There is no wing chun method to deal with ground work. The reason Alan Orr's guys counteract ground work is with BJJ.

I wholeheartedly disagree and refute your argument thusly:
Punch to the face while standing.
Knee to the face during takedown attempt.
Sprawling as a reinterpretation of the standard evasion principles of the art.
All are ways for wing chun to fight a ground fighter.

Lots of modern mma fighters will keep ground specialists on their feet and win with striking.


Training it "right": So my argument hinges 2 key ideas.
1. on the notion that a fighting style is nothing but abstract thoughts until you get a person to make use of it. Therefore success with a style is dependent on the talent and genetics of the person. The only way to influence these base stats, is by training the fighter.

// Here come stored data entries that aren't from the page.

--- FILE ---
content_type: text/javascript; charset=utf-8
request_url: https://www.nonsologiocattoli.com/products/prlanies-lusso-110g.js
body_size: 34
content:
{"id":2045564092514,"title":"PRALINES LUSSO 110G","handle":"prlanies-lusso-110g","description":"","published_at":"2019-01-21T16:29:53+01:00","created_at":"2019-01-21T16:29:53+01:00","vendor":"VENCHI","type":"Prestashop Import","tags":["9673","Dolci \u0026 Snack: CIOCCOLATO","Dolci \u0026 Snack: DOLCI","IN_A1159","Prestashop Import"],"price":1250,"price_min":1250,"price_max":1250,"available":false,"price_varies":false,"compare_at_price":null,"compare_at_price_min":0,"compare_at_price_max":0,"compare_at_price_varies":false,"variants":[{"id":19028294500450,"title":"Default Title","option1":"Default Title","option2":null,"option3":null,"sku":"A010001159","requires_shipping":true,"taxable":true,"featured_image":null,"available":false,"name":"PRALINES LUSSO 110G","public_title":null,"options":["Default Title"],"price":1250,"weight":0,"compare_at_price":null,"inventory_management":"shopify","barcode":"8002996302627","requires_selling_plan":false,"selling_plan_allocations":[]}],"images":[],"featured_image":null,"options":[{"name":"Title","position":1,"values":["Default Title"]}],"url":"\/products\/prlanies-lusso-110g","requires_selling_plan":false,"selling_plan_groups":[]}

There was no genetically advanced wing chun guy, system, method of training that worked. Adopting a new system worked.

Orr's wing chun is simply an advancement from idealised training to practical training, and training is not the fighting art.

So even if we accept the idea that the bjj is a change to their training, if when they fight they are still using chun principles and fighting successfully as strikers then you are seeing wing chun working.

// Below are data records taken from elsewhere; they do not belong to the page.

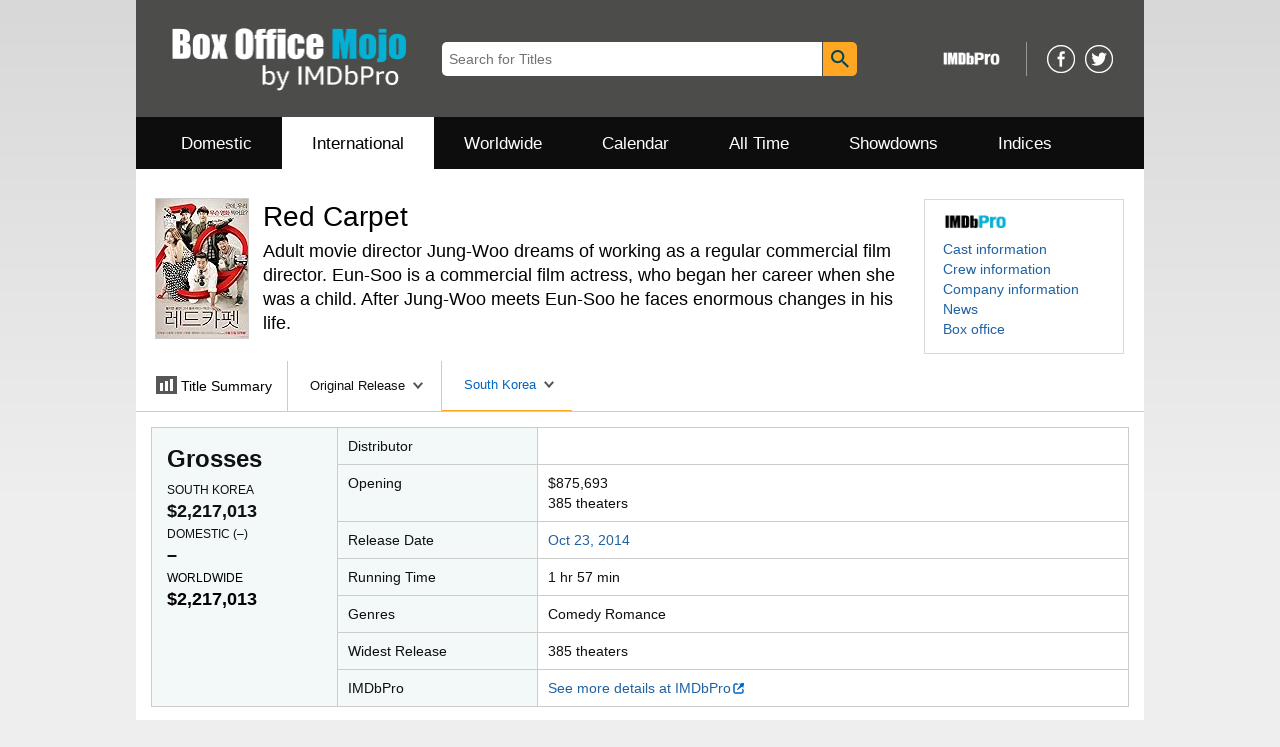

--- FILE ---
content_type: application/x-javascript
request_url: https://m.media-amazon.com/images/I/01pH5qGKj-L.js
body_size: 490
content:
(()=>{"use strict";var e,r={},t={};function o(e){var a=t[e];if(void 0!==a)return a.exports;var n=t[e]={exports:{}};return r[e].call(n.exports,n,n.exports,o),n.exports}o.m=r,e=[],o.O=(r,t,a,n)=>{if(!t){var s=1/0;for(u=0;u<e.length;u++){for(var[t,a,n]=e[u],i=!0,l=0;l<t.length;l++)(!1&n||s>=n)&&Object.keys(o.O).every((e=>o.O[e](t[l])))?t.splice(l--,1):(i=!1,n<s&&(s=n));if(i){e.splice(u--,1);var f=a();void 0!==f&&(r=f)}}return r}n=n||0;for(var u=e.length;u>0&&e[u-1][2]>n;u--)e[u]=e[u-1];e[u]=[t,a,n]},o.n=e=>{var r=e&&e.__esModule?()=>e.default:()=>e;return o.d(r,{a:r}),r},o.d=(e,r)=>{for(var t in r)o.o(r,t)&&!o.o(e,t)&&Object.defineProperty(e,t,{enumerable:!0,get:r[t]})},o.o=(e,r)=>Object.prototype.hasOwnProperty.call(e,r),(()=>{var e={666:0};o.O.j=r=>0===e[r];var r=(r,t)=>{var a,n,[s,i,l]=t,f=0;if(s.some((r=>0!==e[r]))){for(a in i)o.o(i,a)&&(o.m[a]=i[a]);if(l)var u=l(o)}for(r&&r(t);f<s.length;f++)n=s[f],o.o(e,n)&&e[n]&&e[n][0](),e[n]=0;return o.O(u)},t=self.webpackChunk_amzn_imdb_mojo_site_react_assets=self.webpackChunk_amzn_imdb_mojo_site_react_assets||[];t.forEach(r.bind(null,0)),t.push=r.bind(null,t.push.bind(t))})()})();
//# sourceMappingURL=https://tiny.amazon.com/fexztkcy/mediimagI21Jljs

2. The fact that the ability to avoid being hit whether by evasion or i
nterruption, the ability to avoid being controlled through grappling or any other tactic and the ability to reach and apply your own methods on your opponent, are what wins fights.

Unless like Alan Orr your system does not contain those tools.

Which of the things I listed does Alan Orr's system not posses?

The training in concept 1 is to develop the universally neccessary skills in concept 2, IN ADDITION TO the core methods of the style.

If skills were universally taught. Alan Orr would not need a BJJ expert. He would just use his own system.

Ground fighting is not a core skill for landing or avoiding strikes. Nor is it useful for anything but mma. As a kungfu system the appropriate tourney to test wing chun in is sanshou. No ground work allowed.


Fundamentally it comes down to, "What does it take to hit with x, apply y and make use of z?".

Which some systems just dont have the correct answer to.

The answers are universal and while a style might exist that is so rigid it only allows use of its own methods even for landing shots, We would still need to check to see if it's rules were incorrect or unworkable which I think is unlikely.

I don't believe such a style exists, but I'll be happy for you to prove otherwise.


I'm a big fan of the Dark Souls video games. They are renowned for being hard and when people ask how to beat this or that the only answer to come back is "git gud" (GET GOOD!). Learn when to dodge, when to hit, when to run and when to charge.

And regardless how good I get at mario kart I will not succeed at Dark Souls. Because the system matters.

False comparison. Getting good with the long sword in DS3 doesn't make you a master with the great sword but the skills do cross over.

IMO This same idea is the essence of fighting and it is universal; the thread that links all martial arts and the reason my argument works.
Exept it is not universal is it?

Yes it is.

And yes, pendants, a style based on tickling people with a feather or any other expletive excrement methods are going to be the exceptions. But since arguing about things that don't exist is pointless can we accept that this idea is based on known accepted martial arts or combat sports that use striking and grappling as combat tools. (I suppose this is the definition of Any, for those that needed one).
I suppose I am also saying here that if a style has no methods that could possibly be applied to an opponent to gain victory then I would also concede that style does not work.

Like chun and ground work.

So what do you think? Agree? Disagree? Disagree with the terms? Let's hear it!


Does that address your terms specifically enough?